─── Exercise materials

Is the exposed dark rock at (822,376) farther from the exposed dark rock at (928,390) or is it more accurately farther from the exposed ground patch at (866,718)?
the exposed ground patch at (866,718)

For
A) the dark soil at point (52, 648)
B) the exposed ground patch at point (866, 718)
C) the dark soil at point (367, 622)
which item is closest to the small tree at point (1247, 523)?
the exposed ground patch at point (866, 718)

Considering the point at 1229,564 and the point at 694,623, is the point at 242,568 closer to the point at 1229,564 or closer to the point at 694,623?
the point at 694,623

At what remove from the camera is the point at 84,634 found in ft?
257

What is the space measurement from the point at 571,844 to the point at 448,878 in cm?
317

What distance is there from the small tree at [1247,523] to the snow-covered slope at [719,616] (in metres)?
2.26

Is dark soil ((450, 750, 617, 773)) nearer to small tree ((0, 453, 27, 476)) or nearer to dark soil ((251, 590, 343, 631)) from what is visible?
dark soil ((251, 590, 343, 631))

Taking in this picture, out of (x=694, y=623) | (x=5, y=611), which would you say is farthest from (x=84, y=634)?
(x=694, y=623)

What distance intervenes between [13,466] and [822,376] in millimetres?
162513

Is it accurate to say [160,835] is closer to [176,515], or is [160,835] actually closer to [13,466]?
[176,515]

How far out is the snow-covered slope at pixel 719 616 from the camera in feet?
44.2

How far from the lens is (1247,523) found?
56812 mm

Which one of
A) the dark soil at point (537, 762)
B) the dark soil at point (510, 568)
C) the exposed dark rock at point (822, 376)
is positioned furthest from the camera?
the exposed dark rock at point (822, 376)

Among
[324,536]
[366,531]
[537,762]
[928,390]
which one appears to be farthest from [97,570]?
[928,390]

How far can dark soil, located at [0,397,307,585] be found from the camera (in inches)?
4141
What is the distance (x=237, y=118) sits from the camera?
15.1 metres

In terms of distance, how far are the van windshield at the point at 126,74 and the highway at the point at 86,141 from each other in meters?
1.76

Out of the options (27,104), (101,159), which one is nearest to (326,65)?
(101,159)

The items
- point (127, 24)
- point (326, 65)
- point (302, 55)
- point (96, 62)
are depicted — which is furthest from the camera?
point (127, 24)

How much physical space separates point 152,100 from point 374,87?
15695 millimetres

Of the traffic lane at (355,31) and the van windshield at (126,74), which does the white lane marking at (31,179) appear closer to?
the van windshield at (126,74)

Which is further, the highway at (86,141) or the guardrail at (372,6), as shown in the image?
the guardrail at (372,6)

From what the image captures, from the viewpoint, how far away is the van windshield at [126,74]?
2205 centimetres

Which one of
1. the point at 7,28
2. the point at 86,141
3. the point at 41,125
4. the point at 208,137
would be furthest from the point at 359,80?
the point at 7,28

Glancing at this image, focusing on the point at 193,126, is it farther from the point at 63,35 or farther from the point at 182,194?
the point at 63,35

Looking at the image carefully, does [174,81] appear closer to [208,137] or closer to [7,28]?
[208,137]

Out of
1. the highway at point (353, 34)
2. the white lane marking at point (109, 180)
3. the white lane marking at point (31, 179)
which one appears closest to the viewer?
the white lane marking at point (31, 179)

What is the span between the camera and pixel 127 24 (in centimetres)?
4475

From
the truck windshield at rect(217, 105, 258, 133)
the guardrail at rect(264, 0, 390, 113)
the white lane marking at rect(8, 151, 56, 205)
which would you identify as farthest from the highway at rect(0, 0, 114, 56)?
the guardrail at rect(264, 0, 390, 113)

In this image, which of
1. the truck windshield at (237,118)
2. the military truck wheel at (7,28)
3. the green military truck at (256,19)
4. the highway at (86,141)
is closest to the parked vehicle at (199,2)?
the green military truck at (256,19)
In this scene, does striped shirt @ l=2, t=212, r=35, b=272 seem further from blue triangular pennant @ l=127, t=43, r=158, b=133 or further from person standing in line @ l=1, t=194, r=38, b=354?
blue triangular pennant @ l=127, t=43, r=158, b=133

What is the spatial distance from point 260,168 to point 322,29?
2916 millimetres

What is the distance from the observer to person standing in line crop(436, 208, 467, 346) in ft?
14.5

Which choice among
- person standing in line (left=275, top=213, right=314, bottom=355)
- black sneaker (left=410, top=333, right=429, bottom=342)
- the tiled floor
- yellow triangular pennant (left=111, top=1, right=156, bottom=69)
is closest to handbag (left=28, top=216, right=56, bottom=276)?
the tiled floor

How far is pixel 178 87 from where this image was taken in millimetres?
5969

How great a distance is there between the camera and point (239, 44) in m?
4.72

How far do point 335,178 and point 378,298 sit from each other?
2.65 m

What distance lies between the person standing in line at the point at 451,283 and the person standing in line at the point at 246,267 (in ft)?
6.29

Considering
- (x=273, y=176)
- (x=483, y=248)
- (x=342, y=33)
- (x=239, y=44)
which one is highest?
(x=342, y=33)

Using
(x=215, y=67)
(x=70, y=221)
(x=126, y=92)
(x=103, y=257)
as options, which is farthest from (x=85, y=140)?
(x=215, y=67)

──────

Write out every record, exactly as written.

--- Expected answer ---
Is the exposed dark rock at (822,376) farther from the exposed dark rock at (928,390) or is it more accurately farther from the exposed ground patch at (866,718)?
the exposed ground patch at (866,718)

For
A) the dark soil at point (52, 648)
B) the exposed ground patch at point (866, 718)
C) the dark soil at point (367, 622)
which item is closest to the small tree at point (1247, 523)?
the exposed ground patch at point (866, 718)

Considering the point at 1229,564 and the point at 694,623, is the point at 242,568 closer to the point at 1229,564 or closer to the point at 694,623?
the point at 694,623

At what remove from the camera is the point at 84,634 found in ft?
257

What is the space measurement from the point at 571,844 to the point at 448,878 in cm?
317

What distance is there from the small tree at [1247,523] to the snow-covered slope at [719,616] (in metres)?
2.26

Is dark soil ((450, 750, 617, 773)) nearer to small tree ((0, 453, 27, 476)) or nearer to dark soil ((251, 590, 343, 631)) from what is visible?
dark soil ((251, 590, 343, 631))

Taking in this picture, out of (x=694, y=623) | (x=5, y=611), which would you say is farthest from (x=84, y=634)?
(x=694, y=623)

What distance intervenes between [13,466] and [822,376] in millimetres?
162513

Is it accurate to say [160,835] is closer to [176,515], or is [160,835] actually closer to [13,466]?
[176,515]

How far out is the snow-covered slope at pixel 719 616 from the camera in feet?
44.2

How far from the lens is (1247,523) found?
56812 mm

Which one of
A) the dark soil at point (537, 762)
B) the dark soil at point (510, 568)
C) the exposed dark rock at point (822, 376)
is positioned furthest from the camera?
the exposed dark rock at point (822, 376)

Among
[324,536]
[366,531]
[537,762]
[928,390]
which one appears to be farthest from [97,570]?
[928,390]

How far can dark soil, located at [0,397,307,585] be found from the camera (in inches)?
4141
What is the distance (x=237, y=118) sits from the camera?
15.1 metres

In terms of distance, how far are the van windshield at the point at 126,74 and the highway at the point at 86,141 from each other in meters?
1.76

Out of the options (27,104), (101,159), which one is nearest to (326,65)?
(101,159)

The items
- point (127, 24)
- point (326, 65)
- point (302, 55)
- point (96, 62)
are depicted — which is furthest from the camera?
point (127, 24)

How much physical space separates point 152,100 from point 374,87?
15695 millimetres

Of the traffic lane at (355,31) and the van windshield at (126,74), which does the white lane marking at (31,179) appear closer to?
the van windshield at (126,74)

Which is further, the highway at (86,141) or the guardrail at (372,6), as shown in the image?
the guardrail at (372,6)

From what the image captures, from the viewpoint, how far away is the van windshield at [126,74]?
2205 centimetres

Which one of
1. the point at 7,28
2. the point at 86,141
3. the point at 41,125
4. the point at 208,137
would be furthest from the point at 359,80?
the point at 7,28

Glancing at this image, focusing on the point at 193,126, is it farther from the point at 63,35 or farther from the point at 182,194?
the point at 63,35

Looking at the image carefully, does [174,81] appear closer to [208,137] or closer to [7,28]?
[208,137]

Out of
1. the highway at point (353, 34)
2. the white lane marking at point (109, 180)
3. the white lane marking at point (31, 179)
which one appears closest to the viewer?
the white lane marking at point (31, 179)

What is the span between the camera and pixel 127 24 (in centimetres)?
4475

From
the truck windshield at rect(217, 105, 258, 133)
the guardrail at rect(264, 0, 390, 113)
the white lane marking at rect(8, 151, 56, 205)
which would you identify as farthest from the highway at rect(0, 0, 114, 56)?
the guardrail at rect(264, 0, 390, 113)

In this image, which of
1. the truck windshield at (237,118)
2. the military truck wheel at (7,28)
3. the green military truck at (256,19)
4. the highway at (86,141)
is closest to the parked vehicle at (199,2)?
the green military truck at (256,19)
In this scene, does striped shirt @ l=2, t=212, r=35, b=272 seem further from blue triangular pennant @ l=127, t=43, r=158, b=133 or further from person standing in line @ l=1, t=194, r=38, b=354?
blue triangular pennant @ l=127, t=43, r=158, b=133

What is the spatial distance from point 260,168 to point 322,29?
2916 millimetres

What is the distance from the observer to person standing in line crop(436, 208, 467, 346) in ft?
14.5

Which choice among
- person standing in line (left=275, top=213, right=314, bottom=355)
- black sneaker (left=410, top=333, right=429, bottom=342)
- the tiled floor
- yellow triangular pennant (left=111, top=1, right=156, bottom=69)
is closest to handbag (left=28, top=216, right=56, bottom=276)?
the tiled floor

How far is pixel 178 87 from where this image was taken in millimetres?
5969

How great a distance is there between the camera and point (239, 44) in m?
4.72

How far do point 335,178 and point 378,298 sit from each other?
2.65 m

What distance lies between the person standing in line at the point at 451,283 and the person standing in line at the point at 246,267 (in ft)?
6.29

Considering
- (x=273, y=176)
- (x=483, y=248)
- (x=342, y=33)
- (x=239, y=44)
which one is highest?
(x=342, y=33)

Using
(x=215, y=67)
(x=70, y=221)
(x=126, y=92)
(x=103, y=257)
as options, which is farthest from (x=85, y=140)?
(x=215, y=67)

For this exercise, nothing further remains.